Thursday, September 10, 2009

Getting The Requirements Right



Apparently this amusing blog post was recently making the rounds at my old workplace. In it, the author imagines what designing a new house would be like if architects had to deal with the same sort of loosey-goosey requirements that software developers typically do. One of my favourite lines is "With careful engineering, I believe that you can design this [75-foot swimming pool] into our new house without impacting the final cost." As programmers, we're well familiar with the "keep the design open-ended so that all possible future requests can be done quickly and cheaply" model of thinking.

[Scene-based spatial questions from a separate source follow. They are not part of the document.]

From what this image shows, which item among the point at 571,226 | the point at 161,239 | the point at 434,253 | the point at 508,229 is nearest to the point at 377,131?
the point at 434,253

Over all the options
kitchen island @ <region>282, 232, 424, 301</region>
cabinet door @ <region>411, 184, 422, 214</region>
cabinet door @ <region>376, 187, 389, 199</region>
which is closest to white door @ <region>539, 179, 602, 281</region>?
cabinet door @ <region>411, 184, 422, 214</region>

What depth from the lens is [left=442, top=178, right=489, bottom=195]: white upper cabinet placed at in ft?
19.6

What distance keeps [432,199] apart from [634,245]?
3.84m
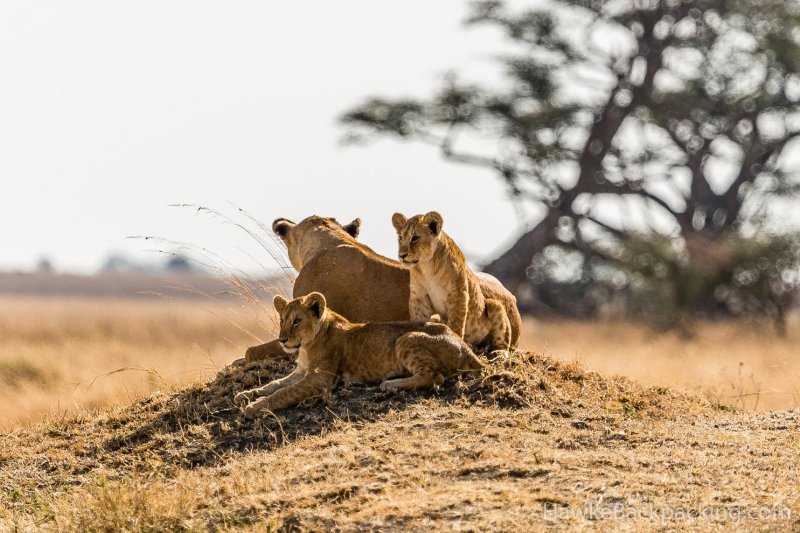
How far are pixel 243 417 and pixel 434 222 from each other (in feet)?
5.45

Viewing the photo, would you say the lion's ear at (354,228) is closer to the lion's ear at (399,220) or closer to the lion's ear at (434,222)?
the lion's ear at (399,220)

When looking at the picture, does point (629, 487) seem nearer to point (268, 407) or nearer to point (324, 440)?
point (324, 440)

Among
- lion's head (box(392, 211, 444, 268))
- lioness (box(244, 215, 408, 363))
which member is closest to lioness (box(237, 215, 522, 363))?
lioness (box(244, 215, 408, 363))

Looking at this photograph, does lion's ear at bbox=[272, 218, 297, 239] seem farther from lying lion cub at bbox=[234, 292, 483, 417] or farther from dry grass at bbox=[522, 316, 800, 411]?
dry grass at bbox=[522, 316, 800, 411]

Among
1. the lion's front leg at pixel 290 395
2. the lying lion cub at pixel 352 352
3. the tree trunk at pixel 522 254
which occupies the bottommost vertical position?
the lion's front leg at pixel 290 395

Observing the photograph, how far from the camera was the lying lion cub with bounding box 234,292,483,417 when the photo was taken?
8.33 m

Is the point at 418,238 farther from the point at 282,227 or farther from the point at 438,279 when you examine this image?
the point at 282,227

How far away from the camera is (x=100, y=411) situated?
9586mm

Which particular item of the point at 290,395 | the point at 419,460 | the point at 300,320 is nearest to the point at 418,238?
the point at 300,320

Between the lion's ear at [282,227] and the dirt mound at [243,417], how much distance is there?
1.16 m

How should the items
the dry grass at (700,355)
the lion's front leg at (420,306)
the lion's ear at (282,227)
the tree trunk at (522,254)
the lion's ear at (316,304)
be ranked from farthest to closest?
1. the tree trunk at (522,254)
2. the dry grass at (700,355)
3. the lion's ear at (282,227)
4. the lion's front leg at (420,306)
5. the lion's ear at (316,304)

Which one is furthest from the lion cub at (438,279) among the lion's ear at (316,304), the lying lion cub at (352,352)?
the lion's ear at (316,304)

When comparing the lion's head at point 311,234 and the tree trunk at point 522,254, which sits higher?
the tree trunk at point 522,254

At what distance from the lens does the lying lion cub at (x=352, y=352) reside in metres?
8.33
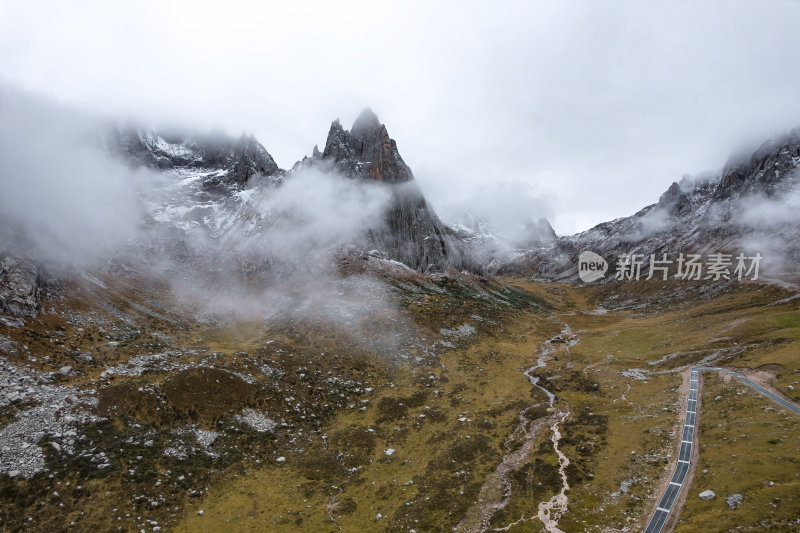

My wife Vicki is currently finishing up a contract position as a Business Analyst. While the exact particulars of that role differ from place to place, in this case it means that she splits her time between the product folks and the development team. In effect, she's the liaison between the two groups, responsible for taking "business-speak" and translating it into requirements that can be implemented by software types. It's a challenging tightrope act to pull off, because if she drifts too far in either direction she runs the risk of ostracizing the other group and thereby losing their trust and confidence. In her current environment, all of this is done in a fairly traditional (Waterfall) manner, meaning that she's spending inordinate amounts of time getting down - in writing - what the two areas of the company have agreed upon, long before the first line of code is written. And for many years, that was considered to be the optimal way to perform the requirements gathering portion of software projects.

The pitfalls to that approach are well known to anyone familiar with Agile:
  • developers tend to focus on fulfilling the stated requirements rather than looking for ways to provide maximum value
  • the product owners don't get any opportunities to try out what they've asked for before it's locked down, thereby missing the chance to make it better
  • all features get started more or less at once, and any deliverables that end up being abandoned late in the project (when things inevitably run long) have usually had considerable work done on them, all of which was wasted effort that extended the project timeline unnecessarily
  • there are all kinds of openings for aspects of the requirements to be "lost in translation" between the Product Manager and Business Analyst, or between the B.A. and the Programmers
  • the development team is often kept at arm's length from the product team, reinforcing the "us vs them" mentality and denying both groups the opportunity to put their heads together and design something better than whatever each could come up with on their own
and so on.

When you consider all of the obstacles standing in the way of success in a scenario like this, it's sometimes mind-boggling that any traditional software projects ever succeed (about 1/4 to 1/3 do, last I checked). All you need is a Product Manager like the one being parodied in the link above, or a Business Analyst who's weak in business-speak or requirements-speak (or both), or a Developer who isn't all that good at adhering to a written specification, and you end up with a delivery of functionality that isn't going to make anyone happy... assuming it ever emerges out of the Quality Assurance phase at all, after dozens or hundreds of last minute changes have been made to it once people actually got their hands on it outside the development team.

While an iterative approach might not work all that well when designing and building a home, it has a lot of advantages when it comes to software. For example, it's a rare product person who wouldn't relish the opportunity to touch and feel a new set of features early enough in the proceedings to allow for alterations. The trick, of course, is to get such a person's head around the notion that you'll be delivering their requirements in bits and pieces (in priority order, assuming that you can get them to sit down and actually prioritize their wish list!). Some people in that role have become so accustomed to an "all or nothing" setup that showing them one subset of finished functionality incorrectly conveys the impression that it's all done! I've also heard product representatives claim that they didn't have time to review features as they came out, which of course raises the question: what in your job description could possibly be more important than ensuring that the best possible features show up in your product(s)? That kind of thinking just seems nutty to me, but I'm sure they must have their reasons.

For the last big programming job I had, I was lucky enough to have the perfect business person. The project was the creation of our Meal Planner Application, which I wrote in our basement over the 2004 Christmas holidays. And Vicki was my "customer." She had a good idea what she wanted by way of functionality, and I just kept showing her what I thought she'd asked for, until we got it right. If she'd been forced to write out in full what she imagined she'd need, before I ever started coding, I doubt that we'd ever have gotten that thing off the ground. But instead we did it iteratively (long before I'd ever heard of Agile) and ended up with a product that's still being used today, almost 5 years later. It's really too bad more organizations can't see the value in working that way.